__Required work__:
Nothing in the records may be altered, so transcribe them exactly.

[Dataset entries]

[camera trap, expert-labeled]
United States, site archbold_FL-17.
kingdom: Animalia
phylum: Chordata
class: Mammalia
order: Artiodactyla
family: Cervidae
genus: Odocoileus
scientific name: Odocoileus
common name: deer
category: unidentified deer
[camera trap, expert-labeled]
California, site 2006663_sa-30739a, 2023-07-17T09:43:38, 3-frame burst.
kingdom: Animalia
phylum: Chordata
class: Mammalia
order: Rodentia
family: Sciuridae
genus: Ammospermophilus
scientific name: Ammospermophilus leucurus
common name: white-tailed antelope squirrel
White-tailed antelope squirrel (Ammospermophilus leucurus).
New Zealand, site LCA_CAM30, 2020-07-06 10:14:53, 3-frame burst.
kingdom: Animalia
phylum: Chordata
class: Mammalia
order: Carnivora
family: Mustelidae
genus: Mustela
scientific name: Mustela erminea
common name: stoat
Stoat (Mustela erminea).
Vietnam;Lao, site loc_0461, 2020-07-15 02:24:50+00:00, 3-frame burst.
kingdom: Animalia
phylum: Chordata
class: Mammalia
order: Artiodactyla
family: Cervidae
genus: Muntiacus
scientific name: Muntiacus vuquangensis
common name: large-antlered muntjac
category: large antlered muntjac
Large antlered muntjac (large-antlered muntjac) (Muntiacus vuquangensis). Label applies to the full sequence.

__Task result__:
[camera trap, expert-labeled]
United States, site archbold_FL-17.
kingdom: Animalia
phylum: Chordata
class: Mammalia
order: Artiodactyla
family: Cervidae
genus: Odocoileus
scientific name: Odocoileus
common name: deer
category: unidentified deer
[camera trap, expert-labeled]
California, site 2006663_sa-30739a, 2023-07-17T09:43:38, 3-frame burst.
kingdom: Animalia
phylum: Chordata
class: Mammalia
order: Rodentia
family: Sciuridae
genus: Ammospermophilus
scientific name: Ammospermophilus leucurus
common name: white-tailed antelope squirrel
White-tailed antelope squirrel (Ammospermophilus leucurus).
New Zealand, site LCA_CAM30, 2020-07-06 10:14:53, 3-frame burst.
kingdom: Animalia
phylum: Chordata
class: Mammalia
order: Carnivora
family: Mustelidae
genus: Mustela
scientific name: Mustela erminea
common name: stoat
Stoat (Mustela erminea).
Vietnam;Lao, site loc_0461, 2020-07-15 02:24:50+00:00, 3-frame burst.
kingdom: Animalia
phylum: Chordata
class: Mammalia
order: Artiodactyla
family: Cervidae
genus: Muntiacus
scientific name: Muntiacus vuquangensis
common name: large-antlered muntjac
category: large antlered muntjac
Large antlered muntjac (large-antlered muntjac) (Muntiacus vuquangensis). Label applies to the full sequence.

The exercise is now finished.